Erstellt am 03. Juli 2013, 00:00

Russische Breitspurbahn bis nach Parndorf?. Sechs-Milliarden-Projekt / Die russische Breitspurbahn soll nach Mitteleuropa verlängert werden, Parndorf ist als Endstation im Gespräch.

Von Katharina Zedlacher-Fink

PARNDORF / Für eine ziemliche Überraschung sorgte ein Medienbericht am vorvergangenem Wochenende. Darin ist von einer Anbindung Österreichs an das russische Breitspurbahnnetz die Rede. Als Endstation soll laut Artikel - auf Initiative von Burgenlands Landeshauptmann Hans Niessl (SPÖ) hin - Parndorf im Gespräch sein.
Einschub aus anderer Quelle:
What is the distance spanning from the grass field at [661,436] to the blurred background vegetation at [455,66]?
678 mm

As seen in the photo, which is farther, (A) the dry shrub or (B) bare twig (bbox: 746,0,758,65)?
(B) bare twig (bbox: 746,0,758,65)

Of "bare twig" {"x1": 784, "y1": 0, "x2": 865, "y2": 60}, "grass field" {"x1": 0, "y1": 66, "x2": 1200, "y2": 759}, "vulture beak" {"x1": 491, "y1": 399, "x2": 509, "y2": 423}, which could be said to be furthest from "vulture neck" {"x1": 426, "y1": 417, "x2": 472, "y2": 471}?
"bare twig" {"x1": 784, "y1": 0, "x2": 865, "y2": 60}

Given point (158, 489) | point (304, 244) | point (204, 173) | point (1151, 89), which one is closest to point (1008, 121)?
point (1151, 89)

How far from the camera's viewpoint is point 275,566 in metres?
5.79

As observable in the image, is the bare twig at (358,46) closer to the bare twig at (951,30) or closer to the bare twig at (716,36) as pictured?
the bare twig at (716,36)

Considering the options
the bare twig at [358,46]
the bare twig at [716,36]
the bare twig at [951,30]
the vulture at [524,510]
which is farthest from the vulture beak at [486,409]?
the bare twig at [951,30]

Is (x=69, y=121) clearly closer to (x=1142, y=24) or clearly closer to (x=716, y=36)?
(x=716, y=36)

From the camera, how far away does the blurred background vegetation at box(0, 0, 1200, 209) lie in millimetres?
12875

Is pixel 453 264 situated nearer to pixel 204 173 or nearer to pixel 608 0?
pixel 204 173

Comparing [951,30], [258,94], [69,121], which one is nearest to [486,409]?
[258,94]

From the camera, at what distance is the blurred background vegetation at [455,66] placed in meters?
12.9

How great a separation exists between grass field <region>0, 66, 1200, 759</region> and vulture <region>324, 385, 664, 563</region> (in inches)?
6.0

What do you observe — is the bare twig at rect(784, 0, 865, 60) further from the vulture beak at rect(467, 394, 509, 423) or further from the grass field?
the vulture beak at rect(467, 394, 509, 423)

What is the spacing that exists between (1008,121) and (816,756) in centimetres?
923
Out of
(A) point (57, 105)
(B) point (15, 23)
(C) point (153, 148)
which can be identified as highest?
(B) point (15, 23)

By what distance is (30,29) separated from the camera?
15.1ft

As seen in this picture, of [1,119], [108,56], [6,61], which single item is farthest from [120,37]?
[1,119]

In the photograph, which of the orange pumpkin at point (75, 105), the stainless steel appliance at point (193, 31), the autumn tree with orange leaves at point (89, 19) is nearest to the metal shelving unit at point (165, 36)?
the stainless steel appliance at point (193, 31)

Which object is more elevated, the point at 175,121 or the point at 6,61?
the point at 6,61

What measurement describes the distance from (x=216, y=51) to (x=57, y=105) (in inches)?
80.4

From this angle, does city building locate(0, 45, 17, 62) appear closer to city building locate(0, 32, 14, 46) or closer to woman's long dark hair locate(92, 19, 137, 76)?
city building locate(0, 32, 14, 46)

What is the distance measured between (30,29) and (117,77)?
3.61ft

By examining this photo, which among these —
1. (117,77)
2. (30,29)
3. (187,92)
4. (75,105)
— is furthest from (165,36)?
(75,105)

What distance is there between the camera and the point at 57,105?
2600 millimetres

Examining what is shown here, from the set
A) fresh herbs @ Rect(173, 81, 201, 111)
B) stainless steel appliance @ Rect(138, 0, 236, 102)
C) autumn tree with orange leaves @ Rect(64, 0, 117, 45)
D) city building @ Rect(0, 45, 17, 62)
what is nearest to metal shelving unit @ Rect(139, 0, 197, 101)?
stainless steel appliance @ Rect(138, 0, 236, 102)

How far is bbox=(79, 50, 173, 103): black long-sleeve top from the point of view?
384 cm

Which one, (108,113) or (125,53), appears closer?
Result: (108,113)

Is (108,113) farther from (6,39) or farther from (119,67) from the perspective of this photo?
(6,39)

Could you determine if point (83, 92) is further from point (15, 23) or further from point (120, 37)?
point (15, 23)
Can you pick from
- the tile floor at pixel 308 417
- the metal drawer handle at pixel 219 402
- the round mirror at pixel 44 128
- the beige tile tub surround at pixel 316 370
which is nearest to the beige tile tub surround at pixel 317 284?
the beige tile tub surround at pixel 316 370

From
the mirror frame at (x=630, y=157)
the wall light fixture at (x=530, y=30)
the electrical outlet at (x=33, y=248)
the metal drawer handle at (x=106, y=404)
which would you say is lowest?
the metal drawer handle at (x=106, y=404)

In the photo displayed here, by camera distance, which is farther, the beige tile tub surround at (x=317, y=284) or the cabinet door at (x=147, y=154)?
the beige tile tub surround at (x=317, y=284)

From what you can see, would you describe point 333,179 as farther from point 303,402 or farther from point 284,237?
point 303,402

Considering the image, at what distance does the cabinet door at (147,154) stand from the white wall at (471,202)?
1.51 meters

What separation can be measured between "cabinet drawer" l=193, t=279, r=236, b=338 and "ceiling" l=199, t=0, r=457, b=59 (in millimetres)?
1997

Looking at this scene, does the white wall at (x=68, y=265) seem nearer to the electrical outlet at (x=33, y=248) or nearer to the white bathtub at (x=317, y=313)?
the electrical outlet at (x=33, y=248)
Gemeinde weiß nichts von Großprojekt 

„Ich war ziemlich überrascht. Denn außer den Informationen aus der Zeitung, weiß ich nichts bezüglich eines derartigen Projektes. Es ist sehr ungewöhnlich und befremdend, dass wir als Gemeinde dazu keine Informationen erhalten haben“, sagt Parndorfs Bürgermeister Wolfgang Kovacs. Er weist aber gleichzeitig darauf hin, dass vor ungefähr 15 Jahren eine von der ÖBB geplante Verladestation nach einer Bürgerbefragung in Parndorf abgelehnt worden war. Der Umweltsprecher der FPÖ, Gerhard Kovasits zeigt sich ebenso verwundert und empört, dass hinter dem Rücken der Bevölkerung vom Landeshauptmann ein derartiges Milliardenprojekt vorangetrieben werde. Er fordert deshalb in einer Aussendung eine Bürgerbefragung in Parndorf und Umgebung.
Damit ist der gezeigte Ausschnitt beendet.